>> start Page
We are sitting in a traffic jam in the middle of the Barbados countryside. A strip of road between two sugarcane fields is not the kind of place you expect to find yourself bumper to bumper. Though that's not exactly what is happening here. Our progress is impeded by a crowd of spectators awaiting a car rally.

Rally cars have been burning rubber on Barbados's tarmac roads since the Fifties, when two friends decided the island's terrain was perfect for the sport and set up the Barbados Car Rally Club. Today, drivers from across the world come to this unlikely venue to compete in a race programme that sees action every weekend.

Our driver eases his Land Rover through the throng, keen to continue on our own unusual journey - we are going on safari. Lion and elephant may be off the agenda but this tour promises to take us to the wild side of Barbados - the rugged east coast.

Our tour began at Gun Hill, one of a chain of signal points built across the island by the British colonists after the slave revolt of 1816, and now preserved for visitors by the Barbados National Trust. Once out of the gridlock we restart this visual history lesson.

Continuing south, we pass Villa Nova, one of the island's finest great houses. Cut from coral stone and owned by a succession of dignitaries, these days it is a luxury hotel. Onwards past another pink-painted signal point, The Cotton House, which reopened to the public a couple of years ago, to St John's Parish Church, with its pulpit carved from local wood and cliff-edge graveyard. Its graceful gothic lines serve as a reminder of the power of the Anglican church, the state-sanctioned religion, in the 17th century, when this island was one of the richest pieces of ground on earth.
>> end Page
### Problem
According to the Barbados travel piece, why was the Barbados Car Rally Club set up in the Fifties? Answer in one to three sentences. The lines that come next have nothing to do with the Barbados travel piece.
>> start Collected material
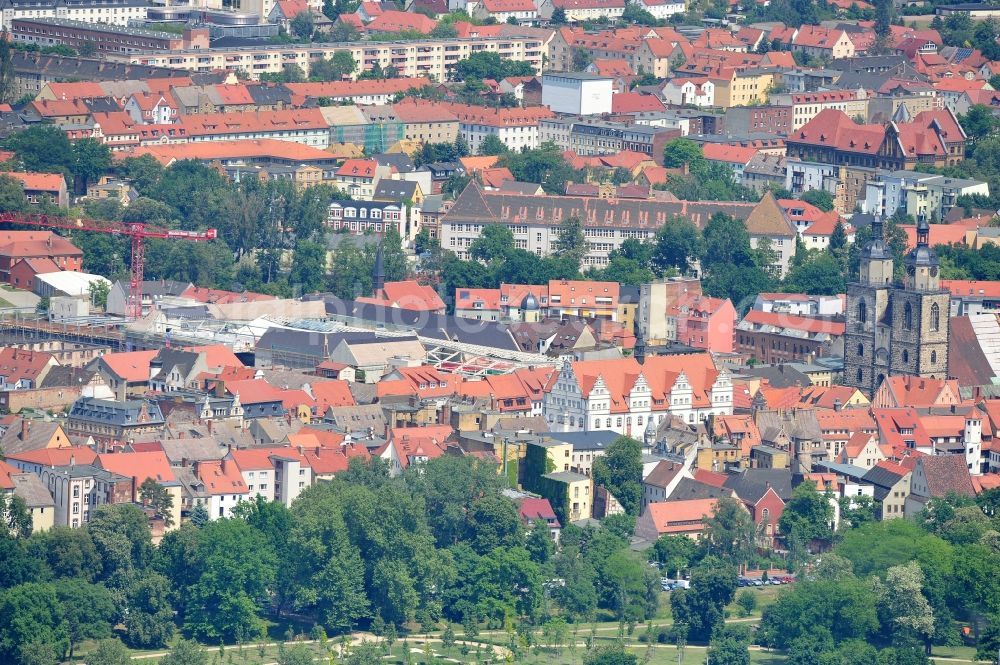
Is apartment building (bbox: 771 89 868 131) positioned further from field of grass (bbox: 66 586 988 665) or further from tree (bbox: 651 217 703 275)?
field of grass (bbox: 66 586 988 665)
>> end Collected material
### Answer to this exercise
Two friends decided that the island's terrain was perfect for the sport of car rallying, so they set up the Barbados Car Rally Club.